Put everything in the listing from the line containing "Which is lowest among" down to the line containing "Is point 159,171" into a numbered list, skipping blank lines. Leave the pictures out of your answer.

-- START OF Record excerpts --

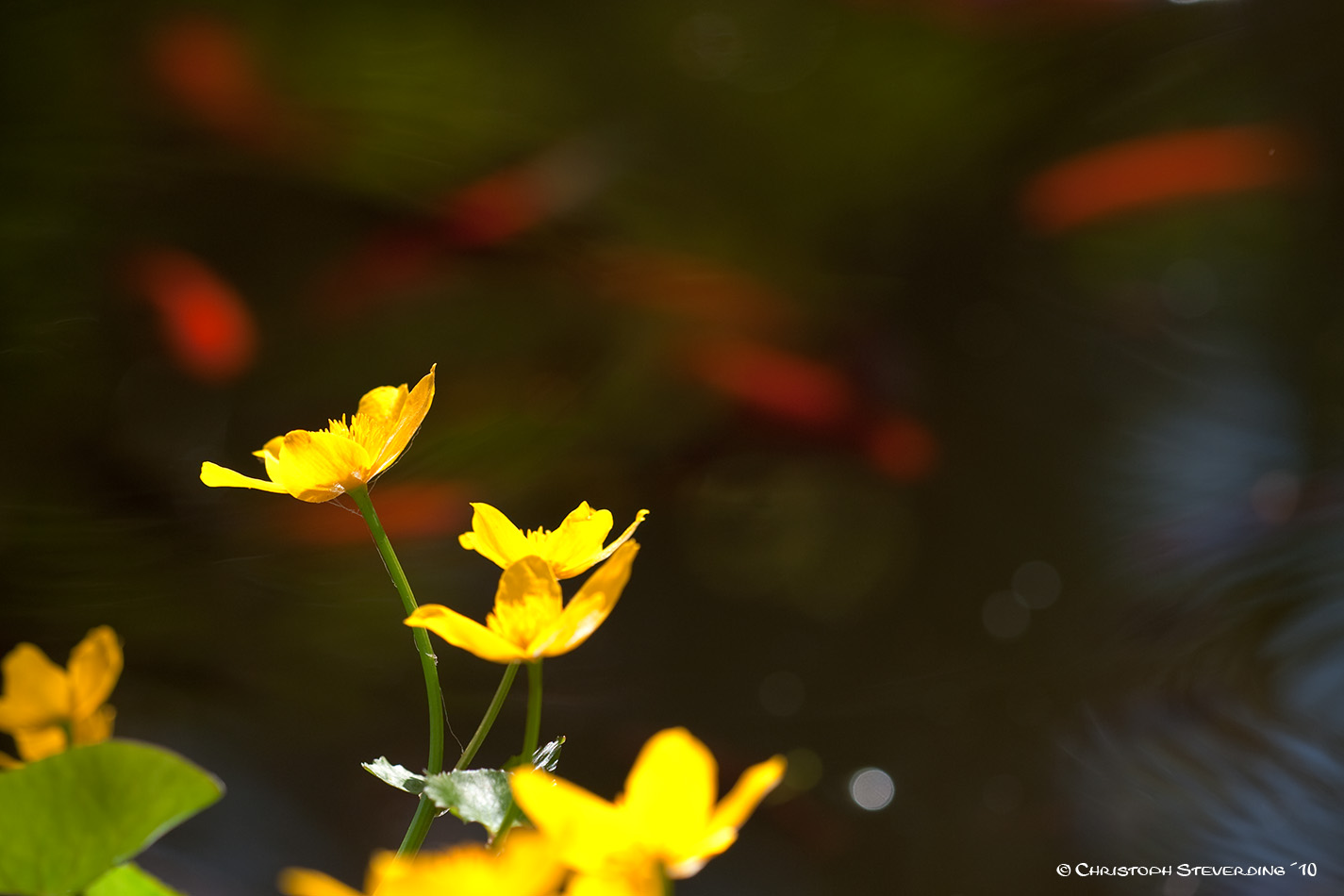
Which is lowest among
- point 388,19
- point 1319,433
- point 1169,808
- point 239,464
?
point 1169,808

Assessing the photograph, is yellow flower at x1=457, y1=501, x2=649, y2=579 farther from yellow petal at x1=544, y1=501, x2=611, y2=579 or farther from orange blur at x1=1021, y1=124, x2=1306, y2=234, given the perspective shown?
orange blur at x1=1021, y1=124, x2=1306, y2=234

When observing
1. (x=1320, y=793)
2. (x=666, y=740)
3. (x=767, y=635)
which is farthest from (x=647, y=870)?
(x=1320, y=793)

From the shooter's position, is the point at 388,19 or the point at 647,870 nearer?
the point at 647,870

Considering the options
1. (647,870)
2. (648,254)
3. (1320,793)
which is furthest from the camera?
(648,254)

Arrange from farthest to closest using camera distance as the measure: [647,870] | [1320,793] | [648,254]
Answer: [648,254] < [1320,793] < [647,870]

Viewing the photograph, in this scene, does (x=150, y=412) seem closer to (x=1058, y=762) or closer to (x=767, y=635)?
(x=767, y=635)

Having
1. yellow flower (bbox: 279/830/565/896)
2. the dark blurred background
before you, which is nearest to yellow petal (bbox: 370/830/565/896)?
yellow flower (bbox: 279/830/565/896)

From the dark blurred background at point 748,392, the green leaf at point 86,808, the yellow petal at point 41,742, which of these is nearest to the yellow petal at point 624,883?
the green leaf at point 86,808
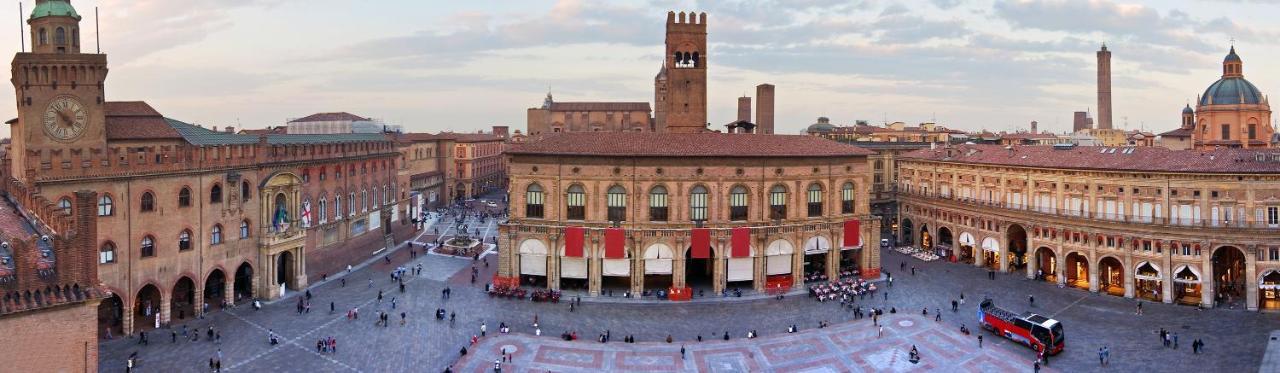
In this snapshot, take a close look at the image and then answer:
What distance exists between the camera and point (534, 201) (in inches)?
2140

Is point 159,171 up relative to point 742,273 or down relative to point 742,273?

-- END OF Record excerpts --
-- START OF Record excerpts --

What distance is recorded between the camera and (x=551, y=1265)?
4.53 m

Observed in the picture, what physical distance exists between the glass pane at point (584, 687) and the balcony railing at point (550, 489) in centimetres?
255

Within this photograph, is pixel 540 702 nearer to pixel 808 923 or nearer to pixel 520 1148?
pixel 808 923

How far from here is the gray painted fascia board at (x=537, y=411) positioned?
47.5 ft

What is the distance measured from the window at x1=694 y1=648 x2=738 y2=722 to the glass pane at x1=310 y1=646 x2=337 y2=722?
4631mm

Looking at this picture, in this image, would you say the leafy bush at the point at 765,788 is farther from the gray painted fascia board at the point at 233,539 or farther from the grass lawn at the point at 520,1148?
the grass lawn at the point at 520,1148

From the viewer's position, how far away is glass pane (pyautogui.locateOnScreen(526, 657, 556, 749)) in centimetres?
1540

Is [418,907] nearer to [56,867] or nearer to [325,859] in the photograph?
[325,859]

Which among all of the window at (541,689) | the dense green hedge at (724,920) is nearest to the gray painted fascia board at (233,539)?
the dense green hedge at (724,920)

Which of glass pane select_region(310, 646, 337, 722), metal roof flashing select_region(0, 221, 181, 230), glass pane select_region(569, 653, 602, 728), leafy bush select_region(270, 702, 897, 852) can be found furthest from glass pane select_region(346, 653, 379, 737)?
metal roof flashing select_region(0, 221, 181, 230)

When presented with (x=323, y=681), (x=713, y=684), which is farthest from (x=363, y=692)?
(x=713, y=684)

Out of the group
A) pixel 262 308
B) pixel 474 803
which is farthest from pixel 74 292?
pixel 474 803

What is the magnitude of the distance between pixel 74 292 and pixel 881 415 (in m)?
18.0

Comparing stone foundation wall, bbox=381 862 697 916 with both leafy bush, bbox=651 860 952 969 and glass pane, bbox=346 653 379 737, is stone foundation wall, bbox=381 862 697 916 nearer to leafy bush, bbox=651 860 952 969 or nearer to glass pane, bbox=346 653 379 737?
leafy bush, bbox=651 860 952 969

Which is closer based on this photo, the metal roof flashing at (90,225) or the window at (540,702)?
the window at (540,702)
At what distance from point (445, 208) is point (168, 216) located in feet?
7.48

-- END OF Record excerpts --

▶ [Output of the exercise]:
1. Which is lowest among
2. - point 388,19
3. - point 1319,433
4. - point 1169,808
5. - point 239,464
6. ?
7. point 1169,808
8. Assessing the photograph, is yellow flower at x1=457, y1=501, x2=649, y2=579 farther from yellow petal at x1=544, y1=501, x2=611, y2=579 or farther from orange blur at x1=1021, y1=124, x2=1306, y2=234, given the perspective shown?
9. orange blur at x1=1021, y1=124, x2=1306, y2=234
10. When observing
11. 1. (x=1320, y=793)
12. 2. (x=666, y=740)
13. 3. (x=767, y=635)
14. which is farthest from (x=647, y=870)?
15. (x=1320, y=793)
16. From the shooter's position, is the point at 388,19 or the point at 647,870 nearer?
17. the point at 647,870
18. Considering the options
19. 1. (647,870)
20. 2. (648,254)
21. 3. (1320,793)
22. which is furthest from the camera?
23. (648,254)
24. Arrange from farthest to closest using camera distance as the measure: [647,870] | [1320,793] | [648,254]
25. Answer: [648,254] < [1320,793] < [647,870]
26. Viewing the photograph, in this scene, does (x=150, y=412) seem closer to (x=1058, y=762) or closer to (x=767, y=635)?
27. (x=767, y=635)
28. Having
29. 1. yellow flower (bbox: 279/830/565/896)
30. 2. the dark blurred background
31. before you, which is nearest to yellow petal (bbox: 370/830/565/896)?
32. yellow flower (bbox: 279/830/565/896)
33. From the dark blurred background at point 748,392, the green leaf at point 86,808, the yellow petal at point 41,742, which of these is nearest to the yellow petal at point 624,883?
34. the green leaf at point 86,808
35. In this snapshot, take a close look at the image and then answer:
36. What distance exists between the camera and point (534, 201) (in inches)?
37. 2140
38. Is point 159,171 up relative to point 742,273 or down relative to point 742,273?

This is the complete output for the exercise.